▸ **Problem description**: Find the line containing "これらを決めておくことで緊急" in the entries below. Reproduce that line and each one after it to the end, exactly, with no other lines.
----
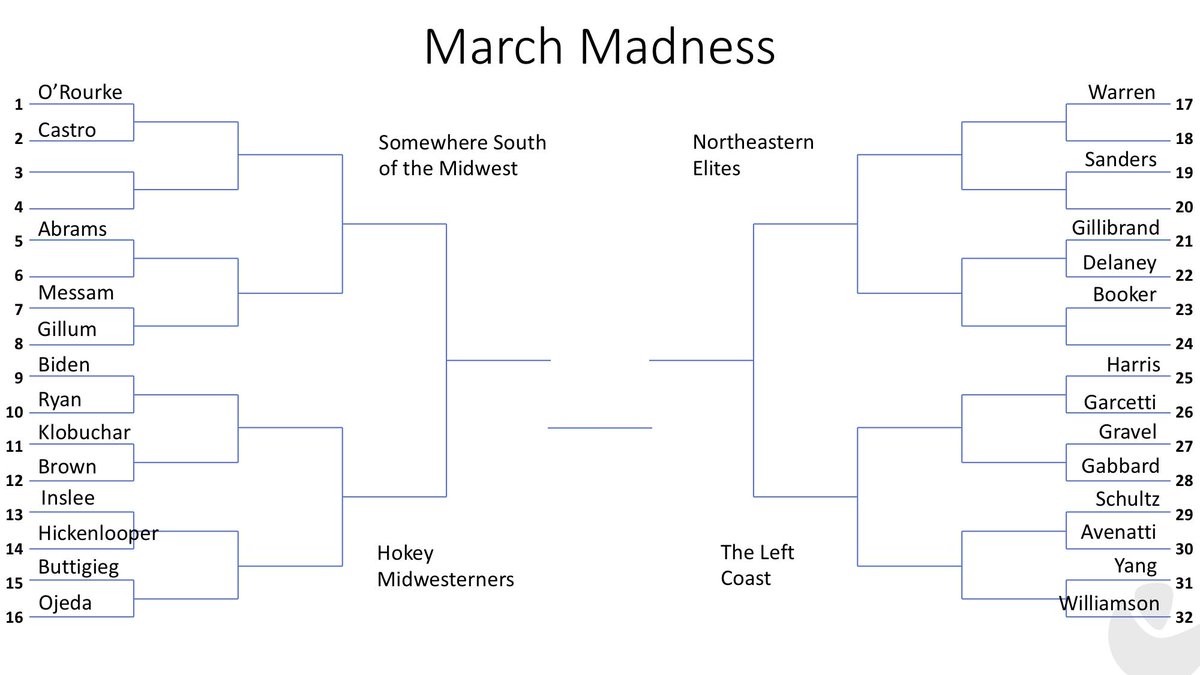 March Madness

1 O'Rourke
2 Castro
3
4
5 Abrams
6
7 Messam
8 Gillum
9 Biden
10 Ryan
11 Klobuchar
12 Brown
13 Inslee
14 Hickenlooper
15 Buttigieg
16 Ojeda

Somewhere South of the Midwest

Hokey Midwesterners

Northeastern Elites

The Left Coast

Warren 17
18
Sanders 19
20
Gillibrand 21
Delaney 22
Booker 23
24
Harris 25
Garcetti 26
Gravel 27
Gabbard 28
Schultz 29
Avenatti 30
Yang 31
Williamson 32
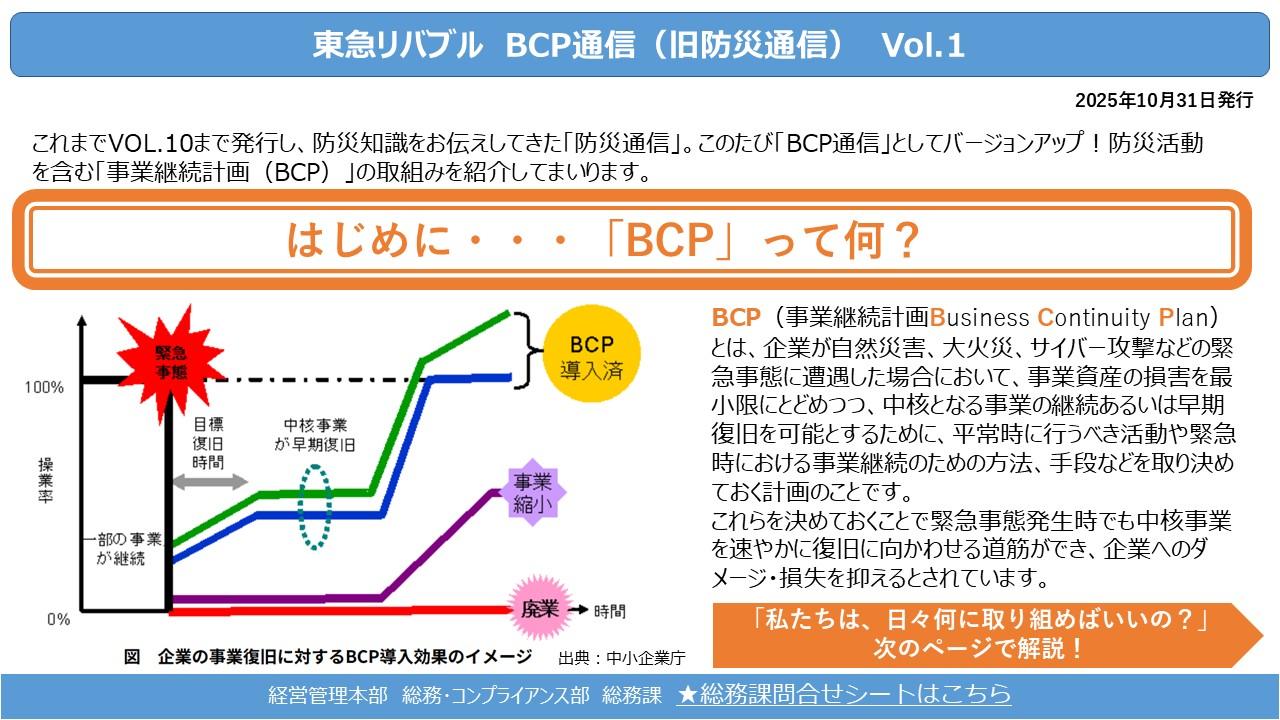 東急リバブル　BCP通信（旧防災通信）　Vol.1

2025年10月31日発行

これまでVOL.10まで発行し、防災知識をお伝えしてきた「防災通信」。このたび「BCP通信」としてバージョンアップ！防災活動を含む「事業継続計画（BCP）」の取組みを紹介してまいります。

はじめに・・・「BCP」って何？

緊急事態

100%

操業率

0%

目標復旧時間

中核事業が早期復旧

一部の事業が継続

BCP導入済

事業縮小

廃業

時間

図　企業の事業復旧に対するBCP導入効果のイメージ　出典：中小企業庁

BCP（事業継続計画Business Continuity Plan）とは、企業が自然災害、大火災、サイバー攻撃などの緊急事態に遭遇した場合において、事業資産の損害を最小限にとどめつつ、中核となる事業の継続あるいは早期復旧を可能とするために、平常時に行うべき活動や緊急時における事業継続のための方法、手段などを取り決めておく計画のことです。
これらを決めておくことで緊急事態発生時でも中核事業を速やかに復旧に向かわせる道筋ができ、企業へのダメージ・損失を抑えるとされています。

「私たちは、日々何に取り組めばいいの？」
次のページで解説！

経営管理本部　総務・コンプライアンス部　総務課　★総務課問合せシートはこちら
----
▸ **Task answer**:
これらを決めておくことで緊急事態発生時でも中核事業を速やかに復旧に向かわせる道筋ができ、企業へのダメージ・損失を抑えるとされています。

「私たちは、日々何に取り組めばいいの？」
次のページで解説！

経営管理本部　総務・コンプライアンス部　総務課　★総務課問合せシートはこちら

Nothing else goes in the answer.